* **Exercise**:
Reproduce every line of the listing below verbatim, without changing anything.

* **Given records**:

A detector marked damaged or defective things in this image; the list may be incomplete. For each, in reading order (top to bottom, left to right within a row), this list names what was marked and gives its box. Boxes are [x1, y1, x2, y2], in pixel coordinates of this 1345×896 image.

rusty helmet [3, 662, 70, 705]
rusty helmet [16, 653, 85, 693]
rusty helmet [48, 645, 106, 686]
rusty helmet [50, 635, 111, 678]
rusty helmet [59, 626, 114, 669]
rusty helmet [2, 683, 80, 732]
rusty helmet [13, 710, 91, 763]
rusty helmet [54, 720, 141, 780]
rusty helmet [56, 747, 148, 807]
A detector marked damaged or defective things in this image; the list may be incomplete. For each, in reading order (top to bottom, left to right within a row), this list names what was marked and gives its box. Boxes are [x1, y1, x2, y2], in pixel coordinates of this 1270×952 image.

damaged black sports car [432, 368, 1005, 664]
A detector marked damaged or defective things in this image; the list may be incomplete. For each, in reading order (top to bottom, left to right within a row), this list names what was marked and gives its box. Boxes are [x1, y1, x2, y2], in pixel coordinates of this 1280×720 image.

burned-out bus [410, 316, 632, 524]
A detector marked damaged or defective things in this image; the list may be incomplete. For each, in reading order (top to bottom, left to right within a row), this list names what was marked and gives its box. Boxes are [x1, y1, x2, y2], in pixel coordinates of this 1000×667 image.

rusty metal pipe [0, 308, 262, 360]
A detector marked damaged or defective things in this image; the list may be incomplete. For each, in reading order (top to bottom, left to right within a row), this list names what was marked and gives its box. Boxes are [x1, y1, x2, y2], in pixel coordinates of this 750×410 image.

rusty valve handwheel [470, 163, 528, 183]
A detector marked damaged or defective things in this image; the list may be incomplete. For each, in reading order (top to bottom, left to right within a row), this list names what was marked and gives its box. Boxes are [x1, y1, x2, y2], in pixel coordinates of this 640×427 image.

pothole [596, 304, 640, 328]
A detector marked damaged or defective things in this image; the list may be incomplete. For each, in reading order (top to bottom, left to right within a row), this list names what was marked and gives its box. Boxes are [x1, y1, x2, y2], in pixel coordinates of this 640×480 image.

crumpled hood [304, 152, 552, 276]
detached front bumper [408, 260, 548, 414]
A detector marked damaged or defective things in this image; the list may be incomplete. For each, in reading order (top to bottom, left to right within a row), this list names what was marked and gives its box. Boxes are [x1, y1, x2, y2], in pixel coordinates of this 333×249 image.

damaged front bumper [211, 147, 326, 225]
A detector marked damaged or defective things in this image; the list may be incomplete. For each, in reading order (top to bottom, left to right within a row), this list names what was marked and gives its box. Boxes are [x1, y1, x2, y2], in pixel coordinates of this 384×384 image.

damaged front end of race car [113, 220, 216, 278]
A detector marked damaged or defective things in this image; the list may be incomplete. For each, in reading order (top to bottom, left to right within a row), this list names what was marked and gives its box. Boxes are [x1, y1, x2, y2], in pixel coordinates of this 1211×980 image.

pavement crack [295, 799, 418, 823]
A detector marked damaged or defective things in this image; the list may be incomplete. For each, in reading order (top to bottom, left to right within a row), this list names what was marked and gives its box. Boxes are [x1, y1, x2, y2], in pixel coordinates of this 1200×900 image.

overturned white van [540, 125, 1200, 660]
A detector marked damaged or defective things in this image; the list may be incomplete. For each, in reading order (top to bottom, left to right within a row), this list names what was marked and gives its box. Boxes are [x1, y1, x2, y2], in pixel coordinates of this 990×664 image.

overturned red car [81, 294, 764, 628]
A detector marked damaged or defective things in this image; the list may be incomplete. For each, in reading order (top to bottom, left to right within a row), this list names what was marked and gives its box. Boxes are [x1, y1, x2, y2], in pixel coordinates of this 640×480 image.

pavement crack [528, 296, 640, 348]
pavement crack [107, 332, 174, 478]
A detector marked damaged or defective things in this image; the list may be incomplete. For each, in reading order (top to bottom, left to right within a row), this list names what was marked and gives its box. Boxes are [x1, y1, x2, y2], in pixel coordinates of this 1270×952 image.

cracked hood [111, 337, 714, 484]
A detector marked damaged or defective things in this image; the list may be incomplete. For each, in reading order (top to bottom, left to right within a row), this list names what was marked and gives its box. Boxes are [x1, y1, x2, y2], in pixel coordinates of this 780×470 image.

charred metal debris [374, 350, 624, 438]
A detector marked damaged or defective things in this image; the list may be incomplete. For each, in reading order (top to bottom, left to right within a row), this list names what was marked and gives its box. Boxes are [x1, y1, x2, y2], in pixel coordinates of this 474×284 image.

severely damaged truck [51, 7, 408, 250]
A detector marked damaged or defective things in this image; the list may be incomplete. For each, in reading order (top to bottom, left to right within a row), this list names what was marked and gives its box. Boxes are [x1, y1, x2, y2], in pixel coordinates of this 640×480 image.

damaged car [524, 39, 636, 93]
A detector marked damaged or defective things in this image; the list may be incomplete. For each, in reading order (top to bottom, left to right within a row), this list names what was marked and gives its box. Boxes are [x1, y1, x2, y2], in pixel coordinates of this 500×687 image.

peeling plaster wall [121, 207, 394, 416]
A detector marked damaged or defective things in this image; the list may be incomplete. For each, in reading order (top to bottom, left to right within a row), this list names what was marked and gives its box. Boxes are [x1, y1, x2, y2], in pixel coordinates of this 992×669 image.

* **Solution to this problem**:
A detector marked damaged or defective things in this image; the list may be incomplete. For each, in reading order (top to bottom, left to right within a row), this list names what was marked and gives its box. Boxes are [x1, y1, x2, y2], in pixel coordinates of this 1345×896 image.

rusty helmet [3, 662, 70, 705]
rusty helmet [16, 653, 85, 693]
rusty helmet [48, 645, 106, 686]
rusty helmet [50, 635, 111, 678]
rusty helmet [59, 626, 114, 669]
rusty helmet [2, 683, 80, 732]
rusty helmet [13, 710, 91, 763]
rusty helmet [54, 720, 141, 780]
rusty helmet [56, 747, 148, 807]
A detector marked damaged or defective things in this image; the list may be incomplete. For each, in reading order (top to bottom, left to right within a row), this list names what was marked and gives its box. Boxes are [x1, y1, x2, y2], in pixel coordinates of this 1270×952 image.

damaged black sports car [432, 368, 1005, 664]
A detector marked damaged or defective things in this image; the list may be incomplete. For each, in reading order (top to bottom, left to right within a row), this list names what was marked and gives its box. Boxes are [x1, y1, x2, y2], in pixel coordinates of this 1280×720 image.

burned-out bus [410, 316, 632, 524]
A detector marked damaged or defective things in this image; the list may be incomplete. For each, in reading order (top to bottom, left to right within a row), this list names what was marked and gives its box. Boxes are [x1, y1, x2, y2], in pixel coordinates of this 1000×667 image.

rusty metal pipe [0, 308, 262, 360]
A detector marked damaged or defective things in this image; the list may be incomplete. For each, in reading order (top to bottom, left to right within a row), this list names what was marked and gives its box. Boxes are [x1, y1, x2, y2], in pixel coordinates of this 750×410 image.

rusty valve handwheel [470, 163, 528, 183]
A detector marked damaged or defective things in this image; the list may be incomplete. For each, in reading order (top to bottom, left to right within a row), this list names what was marked and gives its box. Boxes are [x1, y1, x2, y2], in pixel coordinates of this 640×427 image.

pothole [596, 304, 640, 328]
A detector marked damaged or defective things in this image; the list may be incomplete. For each, in reading order (top to bottom, left to right within a row), this list names what was marked and gives its box. Boxes are [x1, y1, x2, y2], in pixel coordinates of this 640×480 image.

crumpled hood [304, 152, 552, 276]
detached front bumper [408, 260, 548, 414]
A detector marked damaged or defective things in this image; the list may be incomplete. For each, in reading order (top to bottom, left to right within a row), this list names what was marked and gives its box. Boxes are [x1, y1, x2, y2], in pixel coordinates of this 333×249 image.

damaged front bumper [211, 147, 326, 225]
A detector marked damaged or defective things in this image; the list may be incomplete. For each, in reading order (top to bottom, left to right within a row), this list names what was marked and gives its box. Boxes are [x1, y1, x2, y2], in pixel coordinates of this 384×384 image.

damaged front end of race car [113, 220, 216, 278]
A detector marked damaged or defective things in this image; the list may be incomplete. For each, in reading order (top to bottom, left to right within a row), this list names what was marked and gives its box. Boxes are [x1, y1, x2, y2], in pixel coordinates of this 1211×980 image.

pavement crack [295, 799, 418, 823]
A detector marked damaged or defective things in this image; the list may be incomplete. For each, in reading order (top to bottom, left to right within a row), this list names what was marked and gives its box. Boxes are [x1, y1, x2, y2], in pixel coordinates of this 1200×900 image.

overturned white van [540, 125, 1200, 660]
A detector marked damaged or defective things in this image; the list may be incomplete. For each, in reading order (top to bottom, left to right within a row), this list names what was marked and gives its box. Boxes are [x1, y1, x2, y2], in pixel coordinates of this 990×664 image.

overturned red car [81, 294, 764, 628]
A detector marked damaged or defective things in this image; the list may be incomplete. For each, in reading order (top to bottom, left to right within a row), this list names what was marked and gives its box. Boxes are [x1, y1, x2, y2], in pixel coordinates of this 640×480 image.

pavement crack [528, 296, 640, 348]
pavement crack [107, 332, 174, 478]
A detector marked damaged or defective things in this image; the list may be incomplete. For each, in reading order (top to bottom, left to right within a row), this list names what was marked and gives its box. Boxes are [x1, y1, x2, y2], in pixel coordinates of this 1270×952 image.

cracked hood [111, 337, 714, 484]
A detector marked damaged or defective things in this image; the list may be incomplete. For each, in reading order (top to bottom, left to right within a row), this list names what was marked and gives its box. Boxes are [x1, y1, x2, y2], in pixel coordinates of this 780×470 image.

charred metal debris [374, 350, 624, 438]
A detector marked damaged or defective things in this image; the list may be incomplete. For each, in reading order (top to bottom, left to right within a row), this list names what was marked and gives its box. Boxes are [x1, y1, x2, y2], in pixel coordinates of this 474×284 image.

severely damaged truck [51, 7, 408, 250]
A detector marked damaged or defective things in this image; the list may be incomplete. For each, in reading order (top to bottom, left to right within a row), this list names what was marked and gives its box. Boxes are [x1, y1, x2, y2], in pixel coordinates of this 640×480 image.

damaged car [524, 39, 636, 93]
A detector marked damaged or defective things in this image; the list may be incomplete. For each, in reading order (top to bottom, left to right within a row), this list names what was marked and gives its box. Boxes are [x1, y1, x2, y2], in pixel coordinates of this 500×687 image.

peeling plaster wall [121, 207, 394, 416]
A detector marked damaged or defective things in this image; the list may be incomplete. For each, in reading order (top to bottom, left to right within a row), this list names what was marked and gives its box. Boxes are [x1, y1, x2, y2], in pixel coordinates of this 992×669 image.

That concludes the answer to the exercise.